While working for Arnold & Morgan, Wallace honed his interest in the lack of new models based on older styles of guitars. So he made a trip to the Gibson Guitar factory with a couple of his favorites in tow, a 1959 Les Paul and an ES-335. A Gibson designer used Wallace’s guitars as templates for a new model, and honored him with the Jimmy Wallace Les Paul, which some consider the Holy Grail for guitarists.
WALLACE JOINED BUGS Henderson & the Stratoblasters in the 1980s, along the way performing with Todd Rundgren, Lynyrd Skynyrd, the Cars, Phil Keaggy, Stephen Stills, Johnny Winter, Willie Nelson, Albert King, Gregg Allman, James Burton, and many more. After six years of playing in two bands he decided to part ways with Bugs and took the name Stratoblasters with him. “The Stratoblasters were originally Bugs Henderson & the Stratoblasters, with Bugs, Junior Clark, and myself.
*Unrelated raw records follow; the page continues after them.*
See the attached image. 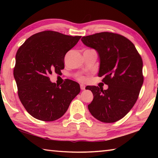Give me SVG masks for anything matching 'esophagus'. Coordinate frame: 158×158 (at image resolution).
Here are the masks:
<instances>
[{"instance_id":"obj_1","label":"esophagus","mask_w":158,"mask_h":158,"mask_svg":"<svg viewBox=\"0 0 158 158\" xmlns=\"http://www.w3.org/2000/svg\"><path fill=\"white\" fill-rule=\"evenodd\" d=\"M80 88H81V90H84L85 86L84 85V84H81V85H80Z\"/></svg>"}]
</instances>
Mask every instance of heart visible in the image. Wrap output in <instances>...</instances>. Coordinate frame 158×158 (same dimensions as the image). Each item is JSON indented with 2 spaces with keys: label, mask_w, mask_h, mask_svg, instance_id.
<instances>
[{
  "label": "heart",
  "mask_w": 158,
  "mask_h": 158,
  "mask_svg": "<svg viewBox=\"0 0 158 158\" xmlns=\"http://www.w3.org/2000/svg\"><path fill=\"white\" fill-rule=\"evenodd\" d=\"M77 79L79 80V81H82V82H84L86 81V78L84 76H81V75H79L77 77Z\"/></svg>",
  "instance_id": "1"
}]
</instances>
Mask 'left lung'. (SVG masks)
<instances>
[{
  "label": "left lung",
  "instance_id": "obj_1",
  "mask_svg": "<svg viewBox=\"0 0 158 158\" xmlns=\"http://www.w3.org/2000/svg\"><path fill=\"white\" fill-rule=\"evenodd\" d=\"M81 41L95 49L100 58L98 76L108 89L86 86L93 94L88 108L98 121L114 123L123 118L137 102L143 82V61L126 37L111 32L84 36Z\"/></svg>",
  "mask_w": 158,
  "mask_h": 158
}]
</instances>
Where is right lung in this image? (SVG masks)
Listing matches in <instances>:
<instances>
[{"label":"right lung","mask_w":158,"mask_h":158,"mask_svg":"<svg viewBox=\"0 0 158 158\" xmlns=\"http://www.w3.org/2000/svg\"><path fill=\"white\" fill-rule=\"evenodd\" d=\"M81 37L44 31L33 35L19 48L14 77L21 102L33 117L43 121L60 118L79 93L78 83L65 79L58 86L50 81L49 75L60 73L66 53Z\"/></svg>","instance_id":"add662e5"}]
</instances>
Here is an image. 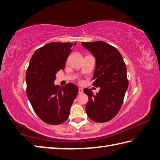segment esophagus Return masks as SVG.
I'll list each match as a JSON object with an SVG mask.
<instances>
[{"instance_id":"esophagus-1","label":"esophagus","mask_w":160,"mask_h":160,"mask_svg":"<svg viewBox=\"0 0 160 160\" xmlns=\"http://www.w3.org/2000/svg\"><path fill=\"white\" fill-rule=\"evenodd\" d=\"M78 92H79V93H83V89L82 88H79L78 89Z\"/></svg>"}]
</instances>
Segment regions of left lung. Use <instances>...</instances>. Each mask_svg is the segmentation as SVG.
Masks as SVG:
<instances>
[{
  "label": "left lung",
  "mask_w": 160,
  "mask_h": 160,
  "mask_svg": "<svg viewBox=\"0 0 160 160\" xmlns=\"http://www.w3.org/2000/svg\"><path fill=\"white\" fill-rule=\"evenodd\" d=\"M82 46L96 58L93 86L101 87L96 95L90 89L83 92L88 96L86 112L92 121L105 123L118 114L128 87L126 66L121 53L104 42H82Z\"/></svg>",
  "instance_id": "1"
}]
</instances>
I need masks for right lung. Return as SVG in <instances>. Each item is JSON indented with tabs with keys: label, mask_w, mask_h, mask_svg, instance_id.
<instances>
[{
	"label": "right lung",
	"mask_w": 160,
	"mask_h": 160,
	"mask_svg": "<svg viewBox=\"0 0 160 160\" xmlns=\"http://www.w3.org/2000/svg\"><path fill=\"white\" fill-rule=\"evenodd\" d=\"M73 45L51 42L41 47L34 52L27 68V96L37 115L48 124L59 125L67 121L78 95V88L73 83L62 87L54 84L56 73L64 69Z\"/></svg>",
	"instance_id": "obj_1"
}]
</instances>
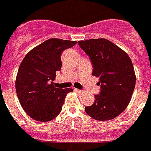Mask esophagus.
Masks as SVG:
<instances>
[{
  "mask_svg": "<svg viewBox=\"0 0 151 151\" xmlns=\"http://www.w3.org/2000/svg\"><path fill=\"white\" fill-rule=\"evenodd\" d=\"M74 91H76L77 92H78V93H81L82 92V91L81 89H78V88H74Z\"/></svg>",
  "mask_w": 151,
  "mask_h": 151,
  "instance_id": "obj_1",
  "label": "esophagus"
}]
</instances>
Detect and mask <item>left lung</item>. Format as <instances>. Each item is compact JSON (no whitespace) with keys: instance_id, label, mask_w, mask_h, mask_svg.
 Instances as JSON below:
<instances>
[{"instance_id":"obj_1","label":"left lung","mask_w":151,"mask_h":151,"mask_svg":"<svg viewBox=\"0 0 151 151\" xmlns=\"http://www.w3.org/2000/svg\"><path fill=\"white\" fill-rule=\"evenodd\" d=\"M89 56L92 75L99 78L100 92L92 106H85L87 114L98 121L117 117L129 105L136 85V74L126 52L106 39H90L78 42Z\"/></svg>"}]
</instances>
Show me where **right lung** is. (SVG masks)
<instances>
[{"label": "right lung", "instance_id": "add662e5", "mask_svg": "<svg viewBox=\"0 0 151 151\" xmlns=\"http://www.w3.org/2000/svg\"><path fill=\"white\" fill-rule=\"evenodd\" d=\"M77 42L47 40L26 55L18 70L15 90L24 111L33 119L49 122L59 114L72 88H58L53 81L61 70L62 52Z\"/></svg>", "mask_w": 151, "mask_h": 151}]
</instances>
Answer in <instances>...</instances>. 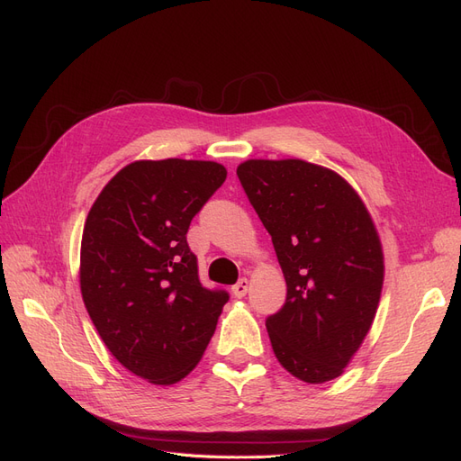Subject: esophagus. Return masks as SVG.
Segmentation results:
<instances>
[{
  "mask_svg": "<svg viewBox=\"0 0 461 461\" xmlns=\"http://www.w3.org/2000/svg\"><path fill=\"white\" fill-rule=\"evenodd\" d=\"M247 291H249V279H247V277H241V279L237 281V284L231 287V293H233L235 299H241V296L247 294Z\"/></svg>",
  "mask_w": 461,
  "mask_h": 461,
  "instance_id": "1",
  "label": "esophagus"
}]
</instances>
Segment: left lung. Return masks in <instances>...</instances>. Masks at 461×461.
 <instances>
[{
	"mask_svg": "<svg viewBox=\"0 0 461 461\" xmlns=\"http://www.w3.org/2000/svg\"><path fill=\"white\" fill-rule=\"evenodd\" d=\"M285 276L284 308L266 320L276 358L304 383L343 374L374 323L383 249L374 220L337 172L301 158L237 167Z\"/></svg>",
	"mask_w": 461,
	"mask_h": 461,
	"instance_id": "obj_1",
	"label": "left lung"
}]
</instances>
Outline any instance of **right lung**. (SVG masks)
<instances>
[{"mask_svg":"<svg viewBox=\"0 0 461 461\" xmlns=\"http://www.w3.org/2000/svg\"><path fill=\"white\" fill-rule=\"evenodd\" d=\"M226 176L212 160H136L87 212L86 310L114 358L153 384L182 381L199 364L230 299L201 285L185 237Z\"/></svg>","mask_w":461,"mask_h":461,"instance_id":"1","label":"right lung"}]
</instances>
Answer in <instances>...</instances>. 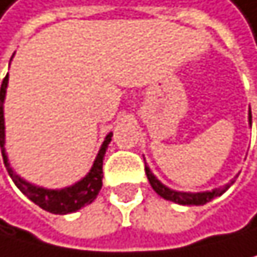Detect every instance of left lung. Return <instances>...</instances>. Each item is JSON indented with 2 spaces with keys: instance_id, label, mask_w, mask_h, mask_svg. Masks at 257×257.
I'll return each instance as SVG.
<instances>
[{
  "instance_id": "8db88e82",
  "label": "left lung",
  "mask_w": 257,
  "mask_h": 257,
  "mask_svg": "<svg viewBox=\"0 0 257 257\" xmlns=\"http://www.w3.org/2000/svg\"><path fill=\"white\" fill-rule=\"evenodd\" d=\"M248 119H249V124H251V110L248 113ZM146 174H147V179L152 185V189H154L160 197H163L165 200H169V201H174V203H179V205H195V206H200V205H205L208 201H211L216 197H221L222 193L230 187L233 184V181H230V184L224 185L221 189H214V190H209V192H198V193H190V192H176V190H171L169 187H166L165 184H161L157 177L154 176V173L150 171V168L146 166Z\"/></svg>"
}]
</instances>
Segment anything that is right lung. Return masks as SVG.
Listing matches in <instances>:
<instances>
[{
    "label": "right lung",
    "instance_id": "obj_1",
    "mask_svg": "<svg viewBox=\"0 0 257 257\" xmlns=\"http://www.w3.org/2000/svg\"><path fill=\"white\" fill-rule=\"evenodd\" d=\"M6 88H8V75L3 80L0 88V147L3 154V161L6 166L11 179L19 187V190L24 193L27 198H30L33 203H36L40 208L49 211L54 214H67V213H75V211L81 209L83 206L92 203L99 192L102 189V165H103V157H105V150L111 141L113 133H108L105 141H103L99 154L94 160V165L91 171L86 174L81 181L76 184L70 185V187L60 189V190H52V189H44V187H36V185L27 182L20 176L16 174L14 169L11 168L9 160L6 155V149H4V107L3 102L6 97Z\"/></svg>",
    "mask_w": 257,
    "mask_h": 257
}]
</instances>
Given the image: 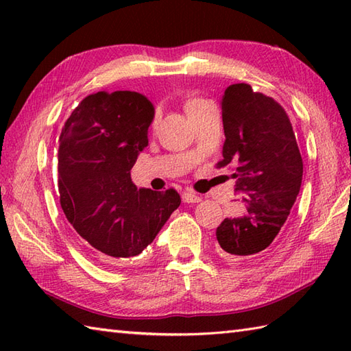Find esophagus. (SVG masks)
<instances>
[{
  "label": "esophagus",
  "instance_id": "obj_1",
  "mask_svg": "<svg viewBox=\"0 0 351 351\" xmlns=\"http://www.w3.org/2000/svg\"><path fill=\"white\" fill-rule=\"evenodd\" d=\"M182 200H184V202H187V204H197V202H200V200H202V197L197 196L195 191L185 190L182 193Z\"/></svg>",
  "mask_w": 351,
  "mask_h": 351
}]
</instances>
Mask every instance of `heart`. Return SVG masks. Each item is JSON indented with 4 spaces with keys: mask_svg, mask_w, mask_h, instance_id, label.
<instances>
[{
    "mask_svg": "<svg viewBox=\"0 0 351 351\" xmlns=\"http://www.w3.org/2000/svg\"><path fill=\"white\" fill-rule=\"evenodd\" d=\"M200 102H204V99H189L187 102H185V110H187V113H189L190 110L197 107Z\"/></svg>",
    "mask_w": 351,
    "mask_h": 351,
    "instance_id": "1",
    "label": "heart"
}]
</instances>
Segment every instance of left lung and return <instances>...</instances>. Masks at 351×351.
Here are the masks:
<instances>
[{"instance_id": "obj_1", "label": "left lung", "mask_w": 351, "mask_h": 351, "mask_svg": "<svg viewBox=\"0 0 351 351\" xmlns=\"http://www.w3.org/2000/svg\"><path fill=\"white\" fill-rule=\"evenodd\" d=\"M220 106L226 140L217 167L235 166L243 211L223 220L215 235L228 256L253 258L287 221L300 191L303 161L285 110L270 96L232 84Z\"/></svg>"}]
</instances>
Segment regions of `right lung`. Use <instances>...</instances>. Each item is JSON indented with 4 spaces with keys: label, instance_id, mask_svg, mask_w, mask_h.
Listing matches in <instances>:
<instances>
[{
    "label": "right lung",
    "instance_id": "obj_1",
    "mask_svg": "<svg viewBox=\"0 0 351 351\" xmlns=\"http://www.w3.org/2000/svg\"><path fill=\"white\" fill-rule=\"evenodd\" d=\"M154 116V104L145 95L98 92L80 102L58 138L62 208L101 263L140 255L181 205L173 189H137L131 181Z\"/></svg>",
    "mask_w": 351,
    "mask_h": 351
}]
</instances>
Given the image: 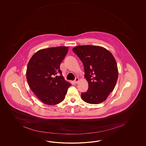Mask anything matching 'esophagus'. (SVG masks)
Returning a JSON list of instances; mask_svg holds the SVG:
<instances>
[{"label":"esophagus","mask_w":146,"mask_h":146,"mask_svg":"<svg viewBox=\"0 0 146 146\" xmlns=\"http://www.w3.org/2000/svg\"><path fill=\"white\" fill-rule=\"evenodd\" d=\"M79 79L78 78H76L74 80V82L75 84H78V82H79Z\"/></svg>","instance_id":"1"}]
</instances>
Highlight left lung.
I'll use <instances>...</instances> for the list:
<instances>
[{"label": "left lung", "mask_w": 146, "mask_h": 146, "mask_svg": "<svg viewBox=\"0 0 146 146\" xmlns=\"http://www.w3.org/2000/svg\"><path fill=\"white\" fill-rule=\"evenodd\" d=\"M83 63L89 88L81 98L89 104L104 101L114 89L118 78L117 66L112 53L99 46L79 45L72 49Z\"/></svg>", "instance_id": "obj_1"}]
</instances>
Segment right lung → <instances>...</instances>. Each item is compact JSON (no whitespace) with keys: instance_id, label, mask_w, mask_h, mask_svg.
Returning <instances> with one entry per match:
<instances>
[{"instance_id":"obj_1","label":"right lung","mask_w":146,"mask_h":146,"mask_svg":"<svg viewBox=\"0 0 146 146\" xmlns=\"http://www.w3.org/2000/svg\"><path fill=\"white\" fill-rule=\"evenodd\" d=\"M68 46L39 50L32 56L27 69V79L32 91L44 103L53 106L62 102L72 84L64 79L60 65ZM60 74L59 76H56Z\"/></svg>"}]
</instances>
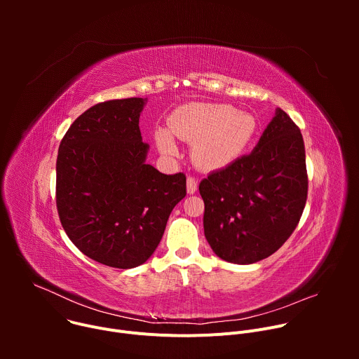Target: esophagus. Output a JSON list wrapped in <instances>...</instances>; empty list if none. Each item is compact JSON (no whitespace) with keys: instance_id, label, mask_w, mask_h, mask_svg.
<instances>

When I left the band, Bugs gave me permission to keep using the name, and there we went,” he said.
Through the years, the Stratoblasters have included singer John O’Daniel, bassists Bobby Chitwood, Randy Cates, James Anderson, and Mike Medina; and drummers Mike Arnold, Mike Gage and Mike Fialla. Guitarists have included Jerry Branch, Matt Tapp, Mike Clark, Joe Lee, and Wallace. The band has also showcased keyboardists such as Tommy Young, Shawn Ferris, and Johnny Marshall. Other subs have included Andy Timmons, Danny Sanchez, Chris Campbell, Rodney Johnson and Wilson Fisher. “I love the Stratoblasters. It’s like going home,” Wallace said.
“Somebody said the other day the Stratoblasters have so much firepower: three great guitar players, sometimes four, and then
John O’Daniel and two other voices that could front a band, and Mike Gage on drums and Randy Cates on bass.” That might be enough for an entrepreneur who sells enough guitars and pickups that he’s “probably going to reopen a retail store” this summer. “The pickups are doing really well in Japan. It’s vintage-based for 1950s or 1960s Strats and Telecasters.”
Then there are the “vacation” projects that Wallace likens to going on vacation. “They keep your passion up, keep you fresh, and on your toes,” he said. There’s The Guitar Army with Clark, Branch, Lance Lopez, Quinten Hope, and Wallace, with plans to work on an album. There’s The J’s with Branch, Jenny an Anthony Ayres, and Wallace who put out an album last year.
There’s the new blues-soul project with Rachel Stacy. “I’m just having fun,” said Wallace, who is now 59 years old. “At this point in my life, I just continue to pursue music projects and am taking the show to another level by occupying almost double the space.
While a lot of people would think about retiring or selling it, I’m just really enjoying myself. I’m saying go for it.” The “show,” of course, is the Dallas International Guitar Festival that Charley Wirz put together back in 1978 that now serves as a fairly common model. Today there are more than 2,000 guitar shows and festivals staged around the world, but the guitar show phenomenon actually began in Texas with Wirz’s idea of establishing and promoting a vintage guitar show similar to other collectible shows, with booths leased to dealers and collectors. Wallace and Mark Pollack took over the festival in 1989.this year, the 140,000-foot exhibition space will sprawl across the Centennial, Automobile, and Women’s buildings at Fair Park plus a covered outdoor stage for more than 100 musicians. Including the indoor stages, that makes four.